» Work instruction:
What are the lines, copied exactly, from the one containing "body_size: 269" through the last line of the records below, both included?

Start of Exercise data

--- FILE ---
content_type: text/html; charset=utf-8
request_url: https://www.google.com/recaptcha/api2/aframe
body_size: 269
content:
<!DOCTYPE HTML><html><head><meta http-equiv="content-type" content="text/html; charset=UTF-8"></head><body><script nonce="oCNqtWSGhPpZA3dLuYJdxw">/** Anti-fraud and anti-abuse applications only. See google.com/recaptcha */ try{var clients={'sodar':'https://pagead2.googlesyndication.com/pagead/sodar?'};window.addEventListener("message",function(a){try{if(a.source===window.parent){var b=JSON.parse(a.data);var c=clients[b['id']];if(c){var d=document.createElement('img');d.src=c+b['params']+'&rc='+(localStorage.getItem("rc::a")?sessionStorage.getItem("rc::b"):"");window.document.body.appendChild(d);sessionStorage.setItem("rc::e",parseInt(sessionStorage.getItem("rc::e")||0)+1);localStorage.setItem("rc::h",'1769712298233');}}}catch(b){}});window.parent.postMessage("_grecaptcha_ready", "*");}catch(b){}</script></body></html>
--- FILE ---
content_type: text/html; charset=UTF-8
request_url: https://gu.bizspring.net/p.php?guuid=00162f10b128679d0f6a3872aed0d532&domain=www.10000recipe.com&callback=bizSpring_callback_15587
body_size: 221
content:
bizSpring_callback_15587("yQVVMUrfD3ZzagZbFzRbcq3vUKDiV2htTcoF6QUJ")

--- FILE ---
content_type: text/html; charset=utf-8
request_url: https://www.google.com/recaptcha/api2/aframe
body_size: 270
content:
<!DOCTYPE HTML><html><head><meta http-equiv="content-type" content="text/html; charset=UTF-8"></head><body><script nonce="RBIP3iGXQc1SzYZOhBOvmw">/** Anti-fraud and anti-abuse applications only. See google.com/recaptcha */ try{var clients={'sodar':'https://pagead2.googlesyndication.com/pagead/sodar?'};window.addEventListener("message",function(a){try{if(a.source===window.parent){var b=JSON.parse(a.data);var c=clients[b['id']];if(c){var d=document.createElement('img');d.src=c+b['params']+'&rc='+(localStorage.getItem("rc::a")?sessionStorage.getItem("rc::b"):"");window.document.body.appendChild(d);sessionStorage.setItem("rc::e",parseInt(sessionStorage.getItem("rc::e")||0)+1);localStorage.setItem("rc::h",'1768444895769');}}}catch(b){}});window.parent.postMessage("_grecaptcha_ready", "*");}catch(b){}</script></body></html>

End of Exercise data

» Answer section:
body_size: 269
content:
<!DOCTYPE HTML><html><head><meta http-equiv="content-type" content="text/html; charset=UTF-8"></head><body><script nonce="oCNqtWSGhPpZA3dLuYJdxw">/** Anti-fraud and anti-abuse applications only. See google.com/recaptcha */ try{var clients={'sodar':'https://pagead2.googlesyndication.com/pagead/sodar?'};window.addEventListener("message",function(a){try{if(a.source===window.parent){var b=JSON.parse(a.data);var c=clients[b['id']];if(c){var d=document.createElement('img');d.src=c+b['params']+'&rc='+(localStorage.getItem("rc::a")?sessionStorage.getItem("rc::b"):"");window.document.body.appendChild(d);sessionStorage.setItem("rc::e",parseInt(sessionStorage.getItem("rc::e")||0)+1);localStorage.setItem("rc::h",'1769712298233');}}}catch(b){}});window.parent.postMessage("_grecaptcha_ready", "*");}catch(b){}</script></body></html>
--- FILE ---
content_type: text/html; charset=UTF-8
request_url: https://gu.bizspring.net/p.php?guuid=00162f10b128679d0f6a3872aed0d532&domain=www.10000recipe.com&callback=bizSpring_callback_15587
body_size: 221
content:
bizSpring_callback_15587("yQVVMUrfD3ZzagZbFzRbcq3vUKDiV2htTcoF6QUJ")

--- FILE ---
content_type: text/html; charset=utf-8
request_url: https://www.google.com/recaptcha/api2/aframe
body_size: 270
content:
<!DOCTYPE HTML><html><head><meta http-equiv="content-type" content="text/html; charset=UTF-8"></head><body><script nonce="RBIP3iGXQc1SzYZOhBOvmw">/** Anti-fraud and anti-abuse applications only. See google.com/recaptcha */ try{var clients={'sodar':'https://pagead2.googlesyndication.com/pagead/sodar?'};window.addEventListener("message",function(a){try{if(a.source===window.parent){var b=JSON.parse(a.data);var c=clients[b['id']];if(c){var d=document.createElement('img');d.src=c+b['params']+'&rc='+(localStorage.getItem("rc::a")?sessionStorage.getItem("rc::b"):"");window.document.body.appendChild(d);sessionStorage.setItem("rc::e",parseInt(sessionStorage.getItem("rc::e")||0)+1);localStorage.setItem("rc::h",'1768444895769');}}}catch(b){}});window.parent.postMessage("_grecaptcha_ready", "*");}catch(b){}</script></body></html>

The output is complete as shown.